Wer Wissen managt, wird angreifbar. Egal, ob es die gut gepflegten Kundendaten sind, die ein Mitarbeiter mit zu seinem neuen Arbeitgeber nimmt, oder die Patente und Baupläne, die auf einmal bei der Konkurrenz in Fernost auftauchen. Und wer die Idee Wikimanagement beherzt umsetzt, für den heißt Wissensmanagment 2.0 eben auch: Idealerweise hat jeder Zugang zu allen Informationen.

Wissensmanagement mit Wikis ist gefährlich: Wenn jeder alles weiß, kann es auch vorkommen, dass jemand mehr weiß, als er wissen sollte.

Und nun?

Lösungsvorschlag 1: Kein Wissensmanagement mehr. Schaffen Sie alle geteilten Datenbanken, Wikisysteme, SharePoints und 2.o-Lösungen ab. Das einzige was Sie brauchen: Ein gutes “Gelbe-Seiten-System”. Wer was wissen will, muss deenjenigen fragen, der es weiß. Idee dahinter: Wissen ohne Menschen ist ohnehin wertlose Information.

Lösungsvorschlag 2: Wer petzt, fliegt raus. Installieren Sie zusätzlich zu allen Wissensmanagmentsystemen, die Sie ohnehin schon verwenden, ein Trackingsystem. Dieses System verfolgt, wer wann welche Information bereitstellt und wer sie abruft. Falls eine Information Schaden anrichtet, ist der verantwortlich, der sie im System bereitgestellt hat. Idee dahinter: Der Autor einer Information weiß am besten, wie brisant diese Information ist und übernimmt die “Verantwortung” für diese Information.

Lösungsvorschlag 3: Regelmäßig Geldgeschenke. Wer motivierte Mitarbeiter hat, braucht sich nicht zu fürchten. Solche Mitarbeiter fühlen sich gebunden an das Unternehmen und die Organisation, und würden nie vertrauliche Informationen nach außen geben. Idee dahinter: Erfolgreiches Wissensmanagement ist abhängig von der Unternehmenskultur.

Was klar ist: Meine Lösungsvorschläge sind nicht zur Nachmachung empfohlen, verdeutlichen aber 3 Prinzipien, die ich für erfolgreiches Wissensmanagement für sehr wichtig halte.

1.) Gemanagt wird nicht Wissen, sondern Menschen, die Wissen brauchen, um Problem und Aufgaben zu lösen. Die Dokumentation von Informationen, “die keiner braucht” oder die besser direkt weitergegeben werden, ist überflüssig.
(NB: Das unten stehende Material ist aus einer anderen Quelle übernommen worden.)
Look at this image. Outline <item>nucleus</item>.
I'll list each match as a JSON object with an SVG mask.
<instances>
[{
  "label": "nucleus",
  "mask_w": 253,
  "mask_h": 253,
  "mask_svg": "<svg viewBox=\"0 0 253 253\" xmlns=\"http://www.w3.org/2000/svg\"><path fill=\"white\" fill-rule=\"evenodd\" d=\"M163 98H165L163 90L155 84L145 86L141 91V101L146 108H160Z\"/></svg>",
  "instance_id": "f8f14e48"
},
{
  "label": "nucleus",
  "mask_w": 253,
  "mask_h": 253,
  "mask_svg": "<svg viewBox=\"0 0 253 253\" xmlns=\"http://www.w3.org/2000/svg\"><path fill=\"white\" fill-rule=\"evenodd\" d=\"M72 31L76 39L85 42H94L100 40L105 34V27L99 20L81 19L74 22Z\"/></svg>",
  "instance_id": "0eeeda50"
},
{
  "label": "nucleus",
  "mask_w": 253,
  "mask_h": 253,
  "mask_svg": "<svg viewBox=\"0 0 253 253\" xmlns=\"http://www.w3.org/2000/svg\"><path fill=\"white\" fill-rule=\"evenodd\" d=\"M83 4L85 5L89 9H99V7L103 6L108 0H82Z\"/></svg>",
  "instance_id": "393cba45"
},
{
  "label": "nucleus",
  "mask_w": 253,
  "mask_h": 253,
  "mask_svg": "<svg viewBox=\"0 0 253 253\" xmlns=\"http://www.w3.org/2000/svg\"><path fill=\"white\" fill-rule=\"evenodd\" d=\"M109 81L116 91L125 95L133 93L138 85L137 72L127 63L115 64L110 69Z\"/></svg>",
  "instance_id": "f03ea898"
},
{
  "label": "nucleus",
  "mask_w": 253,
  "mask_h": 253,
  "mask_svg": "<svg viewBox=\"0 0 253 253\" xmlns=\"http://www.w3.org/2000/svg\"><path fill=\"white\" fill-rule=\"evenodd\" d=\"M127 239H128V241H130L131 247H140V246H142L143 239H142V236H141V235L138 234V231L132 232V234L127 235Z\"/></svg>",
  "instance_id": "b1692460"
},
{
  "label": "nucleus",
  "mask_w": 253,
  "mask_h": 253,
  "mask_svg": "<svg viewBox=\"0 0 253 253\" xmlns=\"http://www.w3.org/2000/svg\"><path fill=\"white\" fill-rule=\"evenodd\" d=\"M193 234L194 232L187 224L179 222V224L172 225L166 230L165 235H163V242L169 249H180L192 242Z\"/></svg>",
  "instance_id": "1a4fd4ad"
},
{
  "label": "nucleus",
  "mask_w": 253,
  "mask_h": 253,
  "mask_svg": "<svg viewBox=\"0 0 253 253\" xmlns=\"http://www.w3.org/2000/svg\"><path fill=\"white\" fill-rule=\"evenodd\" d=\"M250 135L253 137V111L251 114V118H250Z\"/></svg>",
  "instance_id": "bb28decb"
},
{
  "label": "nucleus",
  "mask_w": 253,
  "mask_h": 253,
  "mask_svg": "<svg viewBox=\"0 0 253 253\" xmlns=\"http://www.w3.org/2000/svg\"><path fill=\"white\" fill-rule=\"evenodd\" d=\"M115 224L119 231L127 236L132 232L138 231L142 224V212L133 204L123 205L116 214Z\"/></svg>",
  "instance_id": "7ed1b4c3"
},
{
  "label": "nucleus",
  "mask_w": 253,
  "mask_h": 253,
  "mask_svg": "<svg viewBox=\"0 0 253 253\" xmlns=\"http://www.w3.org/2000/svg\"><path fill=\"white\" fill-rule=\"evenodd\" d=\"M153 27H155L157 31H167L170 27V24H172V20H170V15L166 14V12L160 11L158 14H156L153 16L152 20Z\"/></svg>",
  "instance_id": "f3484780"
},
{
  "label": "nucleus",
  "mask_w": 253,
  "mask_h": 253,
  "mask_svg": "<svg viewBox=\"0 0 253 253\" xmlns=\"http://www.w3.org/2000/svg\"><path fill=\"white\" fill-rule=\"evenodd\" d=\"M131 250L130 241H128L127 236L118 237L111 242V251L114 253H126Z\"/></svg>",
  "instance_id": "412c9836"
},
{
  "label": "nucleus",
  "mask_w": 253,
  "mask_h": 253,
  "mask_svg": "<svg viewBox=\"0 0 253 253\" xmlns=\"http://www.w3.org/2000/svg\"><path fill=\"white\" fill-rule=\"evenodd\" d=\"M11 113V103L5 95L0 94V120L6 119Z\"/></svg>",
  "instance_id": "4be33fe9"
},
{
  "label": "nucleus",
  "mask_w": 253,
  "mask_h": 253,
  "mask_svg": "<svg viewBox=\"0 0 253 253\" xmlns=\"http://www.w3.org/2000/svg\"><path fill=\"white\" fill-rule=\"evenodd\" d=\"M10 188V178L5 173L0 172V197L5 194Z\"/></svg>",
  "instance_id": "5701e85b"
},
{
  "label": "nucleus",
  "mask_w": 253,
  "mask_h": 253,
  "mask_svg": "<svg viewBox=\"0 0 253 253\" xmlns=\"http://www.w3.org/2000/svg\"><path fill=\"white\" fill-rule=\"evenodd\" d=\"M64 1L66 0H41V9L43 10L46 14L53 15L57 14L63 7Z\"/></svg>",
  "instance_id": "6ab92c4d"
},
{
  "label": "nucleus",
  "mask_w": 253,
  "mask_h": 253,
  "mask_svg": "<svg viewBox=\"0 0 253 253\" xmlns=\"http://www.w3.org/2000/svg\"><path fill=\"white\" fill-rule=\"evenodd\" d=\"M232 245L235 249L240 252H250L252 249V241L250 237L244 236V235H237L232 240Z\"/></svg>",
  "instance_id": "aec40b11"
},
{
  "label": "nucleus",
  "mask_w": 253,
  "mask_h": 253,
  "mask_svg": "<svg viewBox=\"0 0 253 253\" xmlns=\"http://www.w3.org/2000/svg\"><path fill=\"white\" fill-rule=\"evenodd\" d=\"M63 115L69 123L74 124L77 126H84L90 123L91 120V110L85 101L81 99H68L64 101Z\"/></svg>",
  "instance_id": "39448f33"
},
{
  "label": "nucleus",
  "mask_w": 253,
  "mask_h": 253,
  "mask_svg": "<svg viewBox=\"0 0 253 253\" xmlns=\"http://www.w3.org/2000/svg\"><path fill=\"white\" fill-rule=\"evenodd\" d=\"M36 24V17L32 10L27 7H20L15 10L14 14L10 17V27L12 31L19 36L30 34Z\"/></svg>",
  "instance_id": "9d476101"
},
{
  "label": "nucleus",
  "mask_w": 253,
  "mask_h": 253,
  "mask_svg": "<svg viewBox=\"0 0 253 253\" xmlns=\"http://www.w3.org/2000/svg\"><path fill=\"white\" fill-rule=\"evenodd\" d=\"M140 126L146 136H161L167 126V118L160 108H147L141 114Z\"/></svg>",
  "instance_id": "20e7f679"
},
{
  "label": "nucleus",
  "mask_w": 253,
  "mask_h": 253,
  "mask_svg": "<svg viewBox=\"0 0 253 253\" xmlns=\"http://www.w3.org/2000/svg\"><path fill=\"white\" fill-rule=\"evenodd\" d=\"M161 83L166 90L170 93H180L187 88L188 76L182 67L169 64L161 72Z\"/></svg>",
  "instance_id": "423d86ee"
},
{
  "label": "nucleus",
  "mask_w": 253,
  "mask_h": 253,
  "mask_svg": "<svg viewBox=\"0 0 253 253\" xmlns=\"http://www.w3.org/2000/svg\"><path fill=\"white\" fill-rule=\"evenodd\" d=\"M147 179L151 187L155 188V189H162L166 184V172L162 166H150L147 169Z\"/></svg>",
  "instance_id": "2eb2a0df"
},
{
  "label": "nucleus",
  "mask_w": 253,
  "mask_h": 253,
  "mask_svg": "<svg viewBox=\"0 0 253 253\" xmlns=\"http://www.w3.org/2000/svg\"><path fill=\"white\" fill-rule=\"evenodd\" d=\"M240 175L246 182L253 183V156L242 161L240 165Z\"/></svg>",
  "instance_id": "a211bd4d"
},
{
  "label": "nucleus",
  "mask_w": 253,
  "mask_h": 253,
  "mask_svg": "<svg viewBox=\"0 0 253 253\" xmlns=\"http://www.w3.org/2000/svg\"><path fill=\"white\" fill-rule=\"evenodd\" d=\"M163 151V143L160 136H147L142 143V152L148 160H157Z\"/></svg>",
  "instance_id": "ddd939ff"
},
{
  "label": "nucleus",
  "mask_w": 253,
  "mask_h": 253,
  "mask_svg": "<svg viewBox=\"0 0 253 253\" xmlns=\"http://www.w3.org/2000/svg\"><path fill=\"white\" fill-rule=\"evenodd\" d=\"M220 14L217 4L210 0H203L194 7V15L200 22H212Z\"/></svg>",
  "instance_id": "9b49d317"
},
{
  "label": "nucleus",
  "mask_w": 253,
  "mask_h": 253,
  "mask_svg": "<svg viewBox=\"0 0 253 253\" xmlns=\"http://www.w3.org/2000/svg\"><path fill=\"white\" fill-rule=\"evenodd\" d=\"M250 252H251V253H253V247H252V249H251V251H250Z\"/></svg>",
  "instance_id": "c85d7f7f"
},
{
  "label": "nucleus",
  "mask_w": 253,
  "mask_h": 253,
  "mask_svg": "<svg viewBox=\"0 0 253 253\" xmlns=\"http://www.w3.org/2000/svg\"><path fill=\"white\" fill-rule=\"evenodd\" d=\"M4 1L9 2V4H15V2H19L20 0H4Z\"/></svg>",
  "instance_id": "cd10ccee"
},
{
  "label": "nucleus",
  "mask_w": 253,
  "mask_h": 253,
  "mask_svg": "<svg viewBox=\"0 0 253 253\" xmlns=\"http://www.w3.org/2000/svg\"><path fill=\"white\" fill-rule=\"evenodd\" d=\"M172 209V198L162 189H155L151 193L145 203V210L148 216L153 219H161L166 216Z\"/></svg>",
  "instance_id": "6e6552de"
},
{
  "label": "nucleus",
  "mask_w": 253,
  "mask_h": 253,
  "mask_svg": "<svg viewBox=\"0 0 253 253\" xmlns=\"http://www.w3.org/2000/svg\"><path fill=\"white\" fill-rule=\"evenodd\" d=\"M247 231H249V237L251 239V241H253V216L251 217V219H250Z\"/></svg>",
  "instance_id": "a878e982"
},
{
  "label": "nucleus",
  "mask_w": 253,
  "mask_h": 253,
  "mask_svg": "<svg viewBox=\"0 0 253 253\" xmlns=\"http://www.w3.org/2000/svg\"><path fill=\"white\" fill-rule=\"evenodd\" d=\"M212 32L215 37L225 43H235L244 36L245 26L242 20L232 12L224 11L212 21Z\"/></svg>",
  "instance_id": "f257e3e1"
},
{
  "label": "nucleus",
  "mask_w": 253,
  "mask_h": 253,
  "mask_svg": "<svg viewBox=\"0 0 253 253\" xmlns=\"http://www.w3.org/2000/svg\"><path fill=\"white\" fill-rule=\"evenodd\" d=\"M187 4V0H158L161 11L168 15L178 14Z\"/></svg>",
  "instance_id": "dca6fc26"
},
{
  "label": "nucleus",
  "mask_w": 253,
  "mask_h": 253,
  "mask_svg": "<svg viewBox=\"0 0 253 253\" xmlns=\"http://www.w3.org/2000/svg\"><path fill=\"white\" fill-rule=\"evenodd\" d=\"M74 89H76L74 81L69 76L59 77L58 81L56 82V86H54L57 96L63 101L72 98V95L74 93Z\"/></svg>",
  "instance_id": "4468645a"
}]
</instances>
2.) Wissensmanagement braucht individuelle Verantwortlichkeit. Der Einzelne sollte die Information, die er bereitstellt “verantworten”, also entscheiden, wer Zugang dazu hat, wann die Information gelöscht wird, oder ob sie überhaupt (mit-)teilenswert ist.

3.) Wissensmanagement ist eingebettet in die Unternehmenkultur. Nicht nur die Frage nach der Technik, der Einbettung in Arbeitsabläufe und organisationale Hierarchien ist relevant.

Fazit: Alle technischen Versuche das Problem Wikileaks vs. Wissensmangement zu lösen werden scheitern. Ein Grund, warum die Autoren auf wissensdialoge.de PsychologInnen sind.